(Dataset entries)
* * * *

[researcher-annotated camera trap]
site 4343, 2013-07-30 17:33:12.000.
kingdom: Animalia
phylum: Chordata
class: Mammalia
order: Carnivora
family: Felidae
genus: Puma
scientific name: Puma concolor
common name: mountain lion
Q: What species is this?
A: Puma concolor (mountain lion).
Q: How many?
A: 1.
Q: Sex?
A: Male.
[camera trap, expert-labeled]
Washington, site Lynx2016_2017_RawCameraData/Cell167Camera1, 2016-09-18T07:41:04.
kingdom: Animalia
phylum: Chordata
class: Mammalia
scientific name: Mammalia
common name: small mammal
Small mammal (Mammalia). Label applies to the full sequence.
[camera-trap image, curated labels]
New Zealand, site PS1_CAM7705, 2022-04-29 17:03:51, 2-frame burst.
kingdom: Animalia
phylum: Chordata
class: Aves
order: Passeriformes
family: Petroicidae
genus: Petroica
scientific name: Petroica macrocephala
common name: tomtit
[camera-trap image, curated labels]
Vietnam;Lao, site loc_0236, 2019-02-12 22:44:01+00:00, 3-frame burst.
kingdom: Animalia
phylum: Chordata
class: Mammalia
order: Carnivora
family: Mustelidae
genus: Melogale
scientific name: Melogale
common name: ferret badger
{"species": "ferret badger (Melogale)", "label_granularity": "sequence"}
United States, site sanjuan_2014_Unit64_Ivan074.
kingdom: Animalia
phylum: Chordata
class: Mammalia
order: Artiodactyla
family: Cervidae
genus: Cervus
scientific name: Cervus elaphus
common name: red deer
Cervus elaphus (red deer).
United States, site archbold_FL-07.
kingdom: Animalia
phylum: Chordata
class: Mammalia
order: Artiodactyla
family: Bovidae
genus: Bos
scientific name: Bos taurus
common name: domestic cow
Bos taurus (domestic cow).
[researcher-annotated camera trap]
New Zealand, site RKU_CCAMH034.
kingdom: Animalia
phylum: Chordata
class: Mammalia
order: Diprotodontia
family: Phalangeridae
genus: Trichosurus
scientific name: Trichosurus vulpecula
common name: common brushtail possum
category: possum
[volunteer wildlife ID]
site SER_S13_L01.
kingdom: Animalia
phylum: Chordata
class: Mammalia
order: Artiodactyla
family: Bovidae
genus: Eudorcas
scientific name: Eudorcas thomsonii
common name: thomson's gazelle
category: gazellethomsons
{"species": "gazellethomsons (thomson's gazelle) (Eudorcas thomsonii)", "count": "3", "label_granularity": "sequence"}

* * * *

*EXERCISE DETAILS*.
The records need to be copied exactly, with no line left out.

*WRITTEN SOLUTION*.
[researcher-annotated camera trap]
site 4343, 2013-07-30 17:33:12.000.
kingdom: Animalia
phylum: Chordata
class: Mammalia
order: Carnivora
family: Felidae
genus: Puma
scientific name: Puma concolor
common name: mountain lion
Q: What species is this?
A: Puma concolor (mountain lion).
Q: How many?
A: 1.
Q: Sex?
A: Male.
[camera trap, expert-labeled]
Washington, site Lynx2016_2017_RawCameraData/Cell167Camera1, 2016-09-18T07:41:04.
kingdom: Animalia
phylum: Chordata
class: Mammalia
scientific name: Mammalia
common name: small mammal
Small mammal (Mammalia). Label applies to the full sequence.
[camera-trap image, curated labels]
New Zealand, site PS1_CAM7705, 2022-04-29 17:03:51, 2-frame burst.
kingdom: Animalia
phylum: Chordata
class: Aves
order: Passeriformes
family: Petroicidae
genus: Petroica
scientific name: Petroica macrocephala
common name: tomtit
[camera-trap image, curated labels]
Vietnam;Lao, site loc_0236, 2019-02-12 22:44:01+00:00, 3-frame burst.
kingdom: Animalia
phylum: Chordata
class: Mammalia
order: Carnivora
family: Mustelidae
genus: Melogale
scientific name: Melogale
common name: ferret badger
{"species": "ferret badger (Melogale)", "label_granularity": "sequence"}
United States, site sanjuan_2014_Unit64_Ivan074.
kingdom: Animalia
phylum: Chordata
class: Mammalia
order: Artiodactyla
family: Cervidae
genus: Cervus
scientific name: Cervus elaphus
common name: red deer
Cervus elaphus (red deer).
United States, site archbold_FL-07.
kingdom: Animalia
phylum: Chordata
class: Mammalia
order: Artiodactyla
family: Bovidae
genus: Bos
scientific name: Bos taurus
common name: domestic cow
Bos taurus (domestic cow).
[researcher-annotated camera trap]
New Zealand, site RKU_CCAMH034.
kingdom: Animalia
phylum: Chordata
class: Mammalia
order: Diprotodontia
family: Phalangeridae
genus: Trichosurus
scientific name: Trichosurus vulpecula
common name: common brushtail possum
category: possum
[volunteer wildlife ID]
site SER_S13_L01.
kingdom: Animalia
phylum: Chordata
class: Mammalia
order: Artiodactyla
family: Bovidae
genus: Eudorcas
scientific name: Eudorcas thomsonii
common name: thomson's gazelle
category: gazellethomsons
{"species": "gazellethomsons (thomson's gazelle) (Eudorcas thomsonii)", "count": "3", "label_granularity": "sequence"}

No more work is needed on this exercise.